**Problem requirements:** Could you print every one of the records below word for word, leaving out the pictures?

**Rows:**
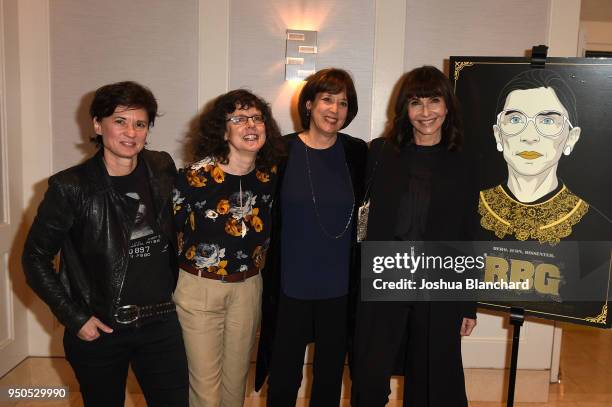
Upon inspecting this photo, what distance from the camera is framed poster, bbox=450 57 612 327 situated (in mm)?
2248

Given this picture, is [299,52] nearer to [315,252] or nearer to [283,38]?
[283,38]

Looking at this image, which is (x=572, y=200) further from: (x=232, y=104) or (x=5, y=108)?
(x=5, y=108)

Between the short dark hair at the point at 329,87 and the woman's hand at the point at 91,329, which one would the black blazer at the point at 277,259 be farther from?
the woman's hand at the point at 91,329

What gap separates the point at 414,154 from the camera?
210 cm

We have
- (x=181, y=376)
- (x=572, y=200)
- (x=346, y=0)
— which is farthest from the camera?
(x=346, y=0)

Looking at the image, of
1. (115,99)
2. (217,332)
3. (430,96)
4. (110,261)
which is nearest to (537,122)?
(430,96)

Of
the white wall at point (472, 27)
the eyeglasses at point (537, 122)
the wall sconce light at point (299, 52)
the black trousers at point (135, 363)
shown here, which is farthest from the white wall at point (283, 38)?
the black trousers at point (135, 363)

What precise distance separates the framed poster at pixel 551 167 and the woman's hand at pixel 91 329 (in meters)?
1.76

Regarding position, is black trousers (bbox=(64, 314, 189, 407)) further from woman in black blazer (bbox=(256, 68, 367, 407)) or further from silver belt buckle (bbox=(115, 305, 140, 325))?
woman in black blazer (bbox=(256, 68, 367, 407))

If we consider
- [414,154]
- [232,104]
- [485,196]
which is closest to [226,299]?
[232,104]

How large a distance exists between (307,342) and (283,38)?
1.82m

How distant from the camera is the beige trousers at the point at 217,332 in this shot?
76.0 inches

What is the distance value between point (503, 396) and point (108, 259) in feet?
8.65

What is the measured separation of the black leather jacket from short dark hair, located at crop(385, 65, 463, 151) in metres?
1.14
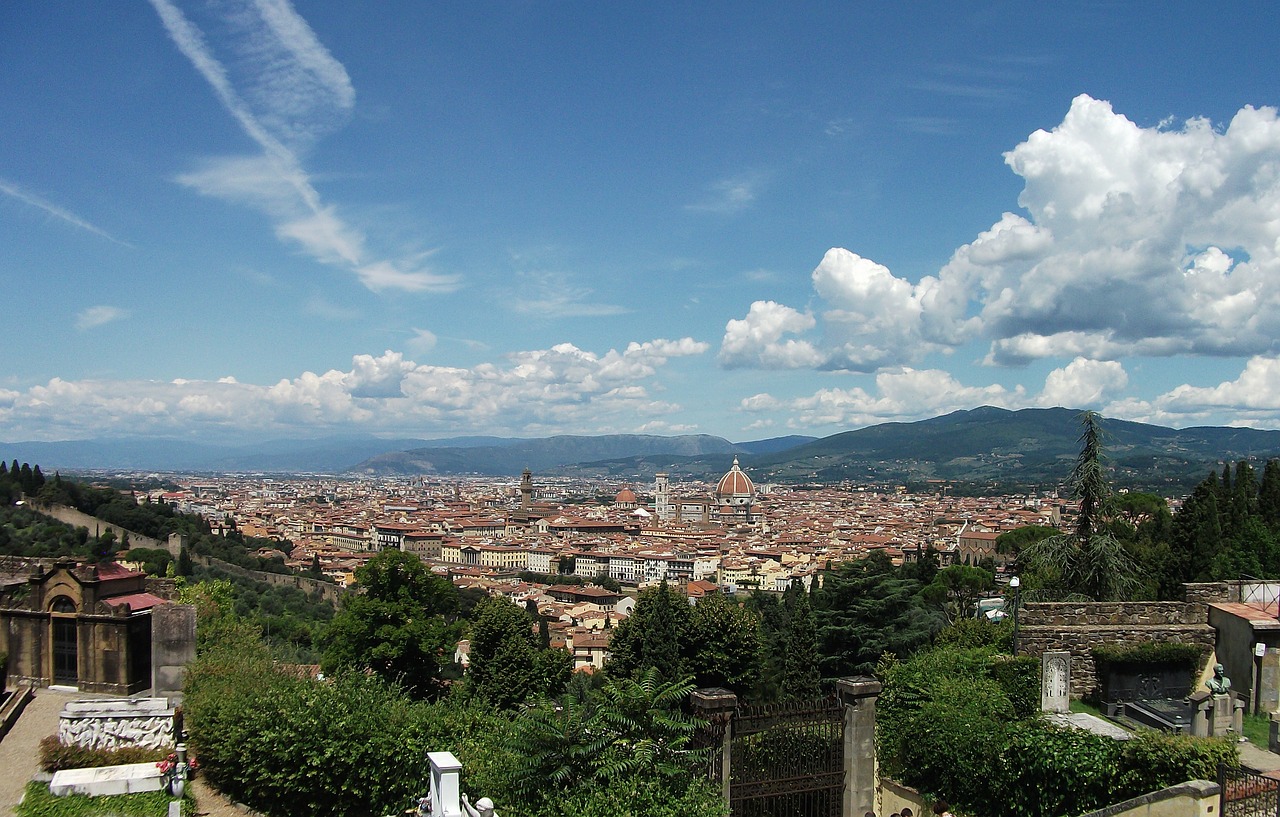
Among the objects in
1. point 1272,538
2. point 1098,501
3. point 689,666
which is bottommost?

**Reply:**
Upon inspecting this photo, what distance from the camera is framed poster, bbox=450 57 612 327 situated (in mm)?
2248

Given this picture, is [299,52] nearer to [315,252] or nearer to [283,38]?
[283,38]

Looking at this image, which is (x=572, y=200) further from: (x=232, y=104) or (x=5, y=108)?
(x=5, y=108)

Between the short dark hair at the point at 329,87 and the woman's hand at the point at 91,329, which one would the black blazer at the point at 277,259 be farther from?
the woman's hand at the point at 91,329

What gap separates the point at 414,154 from the camera?
210 cm

We have
- (x=181, y=376)
- (x=572, y=200)
- (x=346, y=0)
— which is farthest from the camera?
(x=346, y=0)

Looking at the image, of
1. (115,99)
2. (217,332)
3. (430,96)
4. (110,261)
which is nearest to (537,122)?
(430,96)

Of
the white wall at point (472, 27)
the eyeglasses at point (537, 122)
the wall sconce light at point (299, 52)
the black trousers at point (135, 363)
shown here, which is farthest from the white wall at point (283, 38)?
the black trousers at point (135, 363)

What precise distance separates the framed poster at pixel 551 167 and the woman's hand at pixel 91 329 (in meters)?
1.76

Regarding position, is black trousers (bbox=(64, 314, 189, 407)) further from woman in black blazer (bbox=(256, 68, 367, 407)) or further from silver belt buckle (bbox=(115, 305, 140, 325))?
woman in black blazer (bbox=(256, 68, 367, 407))

If we consider
- [414,154]
- [232,104]
- [485,196]
which is closest to [226,299]?
[232,104]

How large a distance exists between (307,342) and (283,38)?
1.82m

How distant from the camera is the beige trousers at the point at 217,332 in this shot?
76.0 inches

What is the distance value between point (503, 396) and point (108, 259) in feet?
8.65

What is the measured separation of the black leather jacket from short dark hair, located at crop(385, 65, 463, 151) in metres?
1.14
Among the objects in
1. point 1272,538
2. point 1098,501
3. point 689,666
which is bottommost?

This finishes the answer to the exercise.